Here are a few Play the Past musings, for player-readers who want to give AtG more consideration:

  • What kind of “historicity” is modeled in AtG? By definition, the 4X genre carries with it an expansionist vision of human cultural development. How is AtG’s treatment of this unique, or different?
  • How do games treating the collapse of the Roman Empire treat this important event in world history? Again, How is AtG’s treatment of this unique, or different?
  • Does AtG “subvert” some of the main tropes of the 4X genre? For example, 4X games are typically inifinite growth-and-expansion engines. AtG is supposed to portray tribal growth in relation to declining Roman power. But do the Romans as an AI “bot” in AtG share the same core mechanics that players do? Or is the Roman bot given another set of mechanics to model its decline ?
  • What theory of human culture does AtG express? At both the aesthetic and procedural levels? 

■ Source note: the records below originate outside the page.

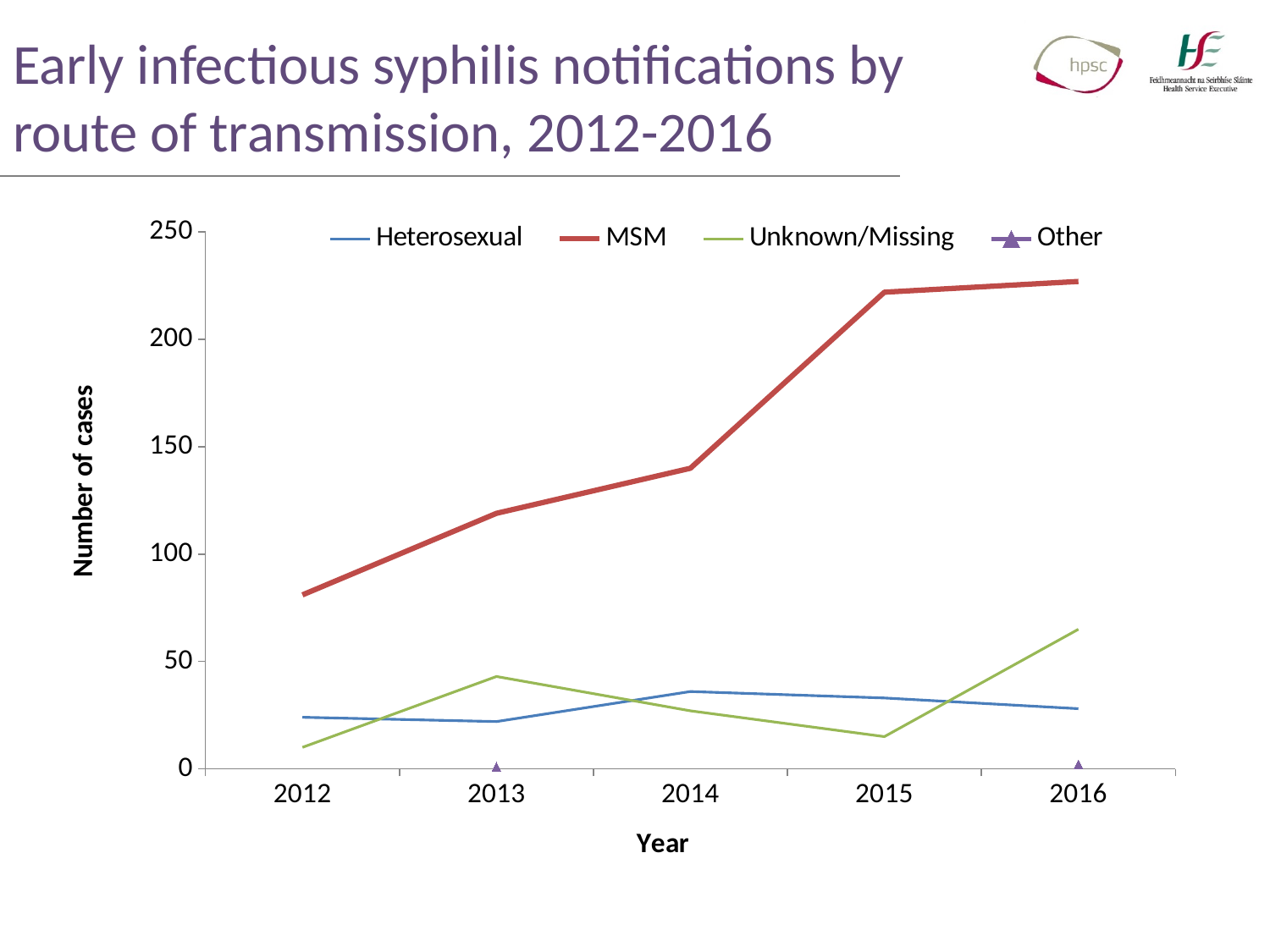
What is the title of the y axis? Number of cases Which route of transmission has the highest number of cases in 2016? MSM Does the MSM line rise or fall from 2012 to 2016? rise In 2015, which is larger: Heterosexual or Unknown/Missing? Heterosexual How many series does the legend list? 4 What kind of chart is shown on the slide? line chart In 2013, which is larger: Heterosexual or Unknown/Missing? Unknown/Missing How many years are shown on the x axis? 5 Is the value for MSM in 2015 greater or less than 200? greater Is the value for MSM in 2012 greater or less than 100? less Is the value for Unknown/Missing in 2016 greater or less than 50? greater In which year is the MSM value lowest? 2012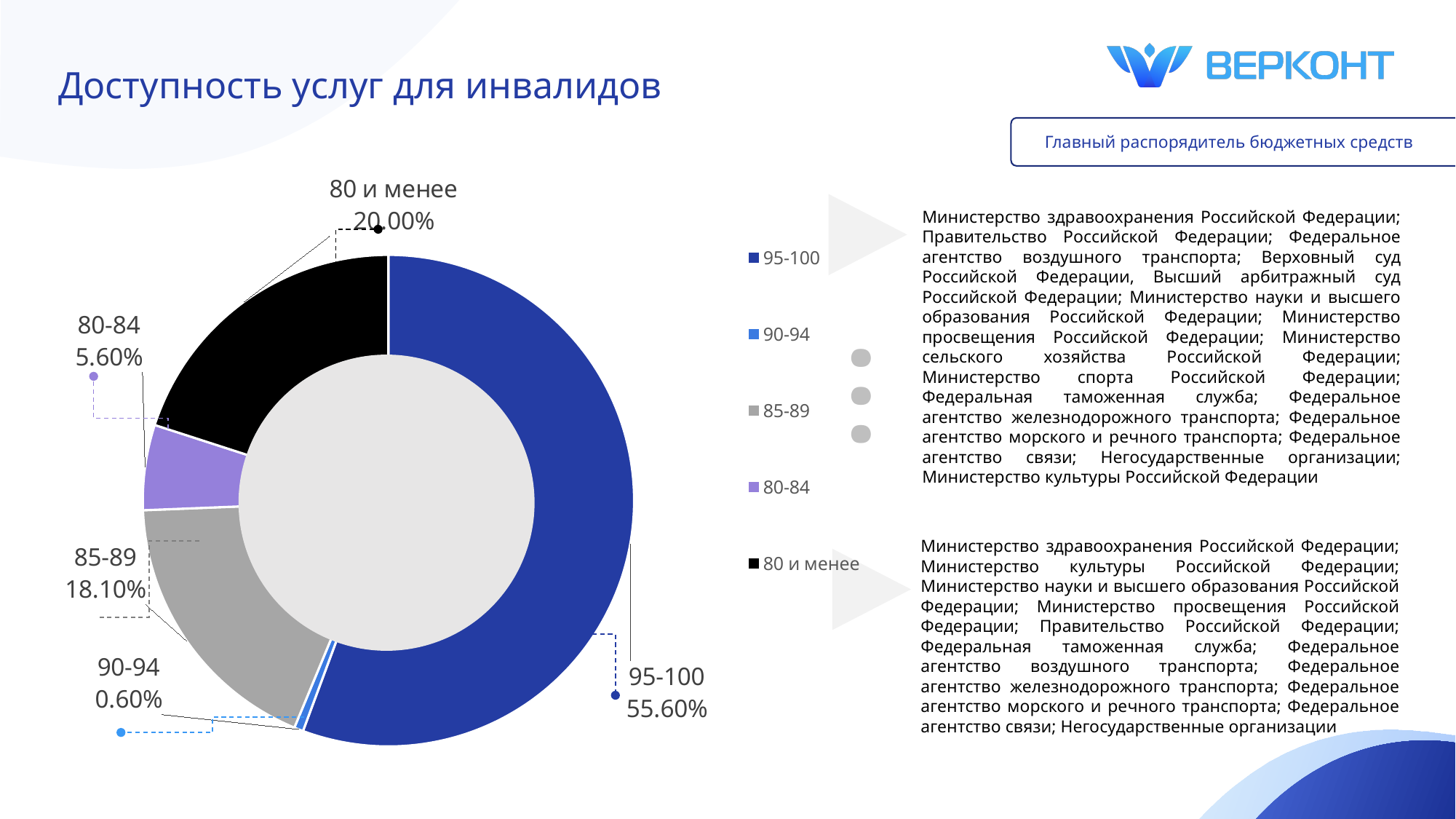
How many categories are shown in the chart? 5 Which category has the largest share of the chart? 95-100 What is the value shown for the 85-89 category? 18.10% What share of the doughnut chart does the 95-100 category hold? 55.60% What is the value shown for the 90-94 category? 0.60% Which category has the smallest share of the chart? 90-94 What is the difference between the shares of '80 и менее' and 85-89? 1.90% Which is larger, the share for 80-84 or the share for 85-89? 85-89 What colour is the segment for the '80 и менее' category? Black How many entries does the legend list? 5 What is the value shown for the '80 и менее' category? 20.00% What type of chart is shown on the slide? Doughnut chart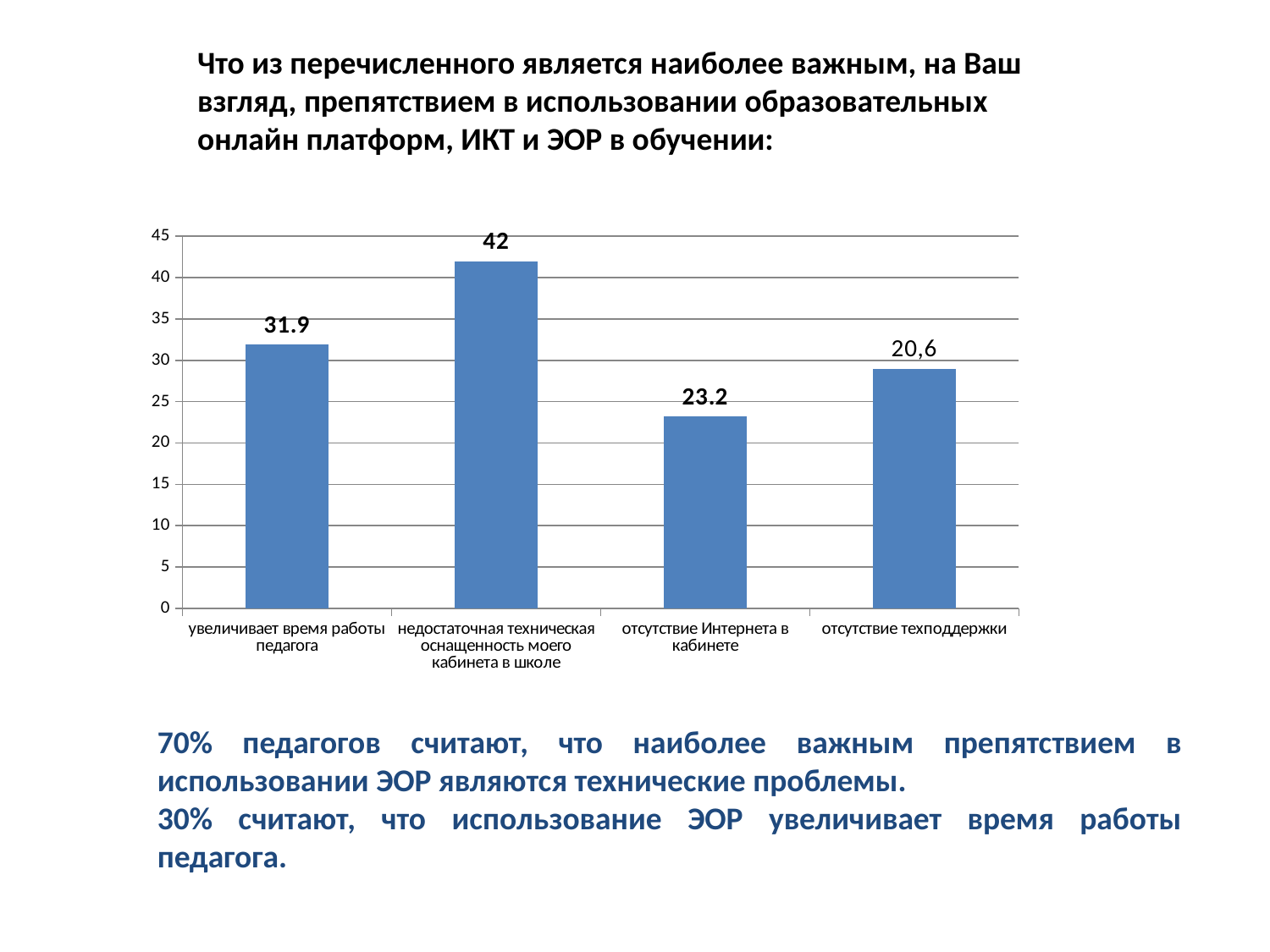
Which category has the highest value? недостаточная техническая оснащенность моего кабинета в школе Which is larger: the value for "увеличивает время работы педагога" or for "отсутствие Интернета в кабинете"? увеличивает время работы педагога What is the value for "отсутствие Интернета в кабинете"? 23.2 How many categories are plotted in the chart? 4 What type of chart is shown on the slide? bar chart What is the value for "увеличивает время работы педагога"? 31.9 Is the value for "отсутствие Интернета в кабинете" greater or less than 25? less What is the maximum value shown on the vertical axis of the chart? 45 Is the value for "недостаточная техническая оснащенность моего кабинета в школе" greater or less than 40? greater What is the difference between the values for "недостаточная техническая оснащенность моего кабинета в школе" and "увеличивает время работы педагога"? 10.1 What is the value for "недостаточная техническая оснащенность моего кабинета в школе"? 42 What is the difference between the values for "увеличивает время работы педагога" and "отсутствие Интернета в кабинете"? 8.7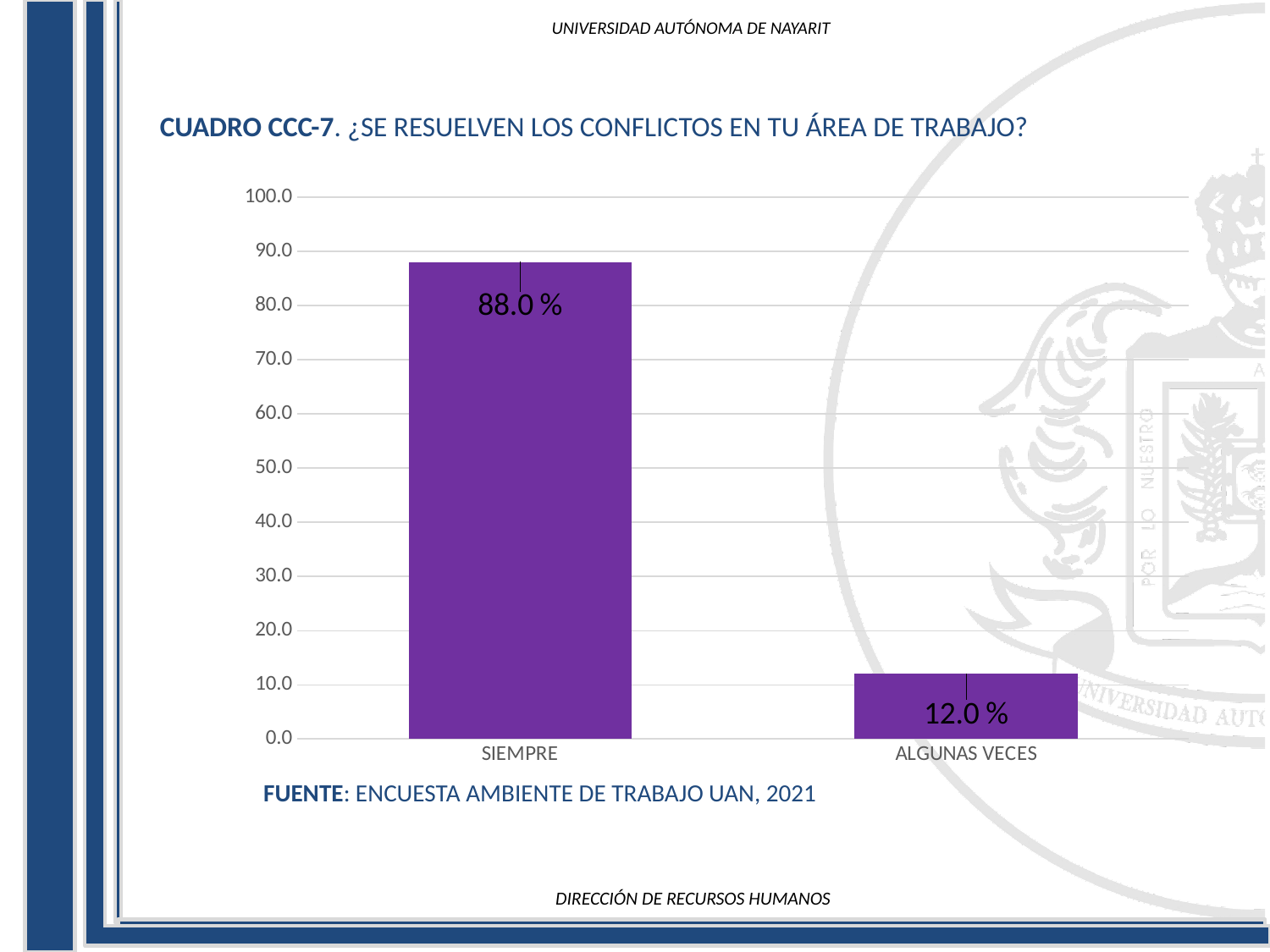
What is the value for ALGUNAS VECES? 12.0 % What is the value for SIEMPRE? 88.0 % Which category has the lowest value? ALGUNAS VECES How many categories are shown on the chart? 2 Is the value for ALGUNAS VECES greater or less than 20.0? less What source is cited below the chart? ENCUESTA AMBIENTE DE TRABAJO UAN, 2021 Which category has the highest value? SIEMPRE What is the total of the two values shown on the chart? 100.0 % What kind of chart is shown on the slide? Bar chart Which is larger, the value for SIEMPRE or the value for ALGUNAS VECES? SIEMPRE Is the value for SIEMPRE greater or less than 80.0? greater What is the difference between the values for SIEMPRE and ALGUNAS VECES? 76.0 %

  • How can history enthusiasts “use” AtG’s “model civ” to generate research questions about the historical events/period referenced by the game?

We will be back in a year or so, when Conifer Games has had the chance to provide important updates to AtG, esp. regarding enemy types and AI, combat/diplomacy options, and late game scenario development. Until then, we’d love to hear from you, dear readers, about your experience playing Jon Shafer’s At the Gates.